NEW YEAR WRITING GOALS

“The only way you can write is by the light of the bridges burning behind you.”
Richard Peck

 

It’s a New Year for writing goals dear WordsmithSix followers!

As I think about my writing goals for 2016, the above quote from the award winning playwright and children’s author Richard Peck really speaks to me. What it says to me is that writing is more than just a “mind” exercise. We grow and improve each day. Every story we finish and submit, or shove into a desk drawer, is a lesson in grammar, character development, and plot structure. The hardest part is to keep pushing ourselves forward.

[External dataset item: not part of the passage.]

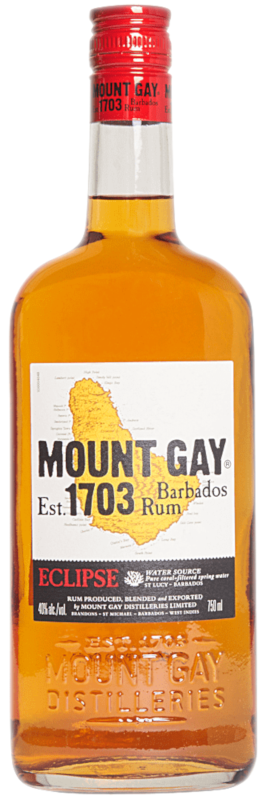 Mount Gay Eclipse 40%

The year 2015 was sluggish for me. I’ve got two middle grade novels and a picture book out there that’s not garnering much interest. We’ve put one novel “on the back-burner” as my agent suggested. To keep busy during “the wait”, I’ve been researching and writing nonfiction articles for magazines, submitted work to several anthologies, and posted tons of blogs for various sites. I really kept on task .

Is the purpose of my writing just to keep busy? This isn’t writers block. I’ve got loads of fiction ideas in various stages of completion. What I’m lacking, I’ve decided, is heart. The heart to stay with one writing project, make it the most phenomenal story I can, and see it to the end.

Quality, NOT Quantity.

As I stare at the 2016 goals sheet, I’ve decided to forget about striving for daily word counts and endless list of contests to enter. Instead, I’m considering what are some of my weak points that I can improve upon in the New Year? How can I write the best book of my abilities and then, make it even better?

Who knows if my work will ever be read in 2016, other than by my WordsmithSix critique group? So many things in this business are beyond our control. I want a new project that will remind me of how fulfilling and fun writing can be. Which unwritten book will I come to every morning with excitement? Which story spark can’t be ignored?

Once I have the answers to these questions, that’s the spark I’ll write on the goals sheet. That’s the one I shall pour my heart into.

 What about you? What’s your writing goals for 2016?

“Fill your paper with the breathings of your heart.”
William Wordsworth 

Wishing you a blessed and productive New Year!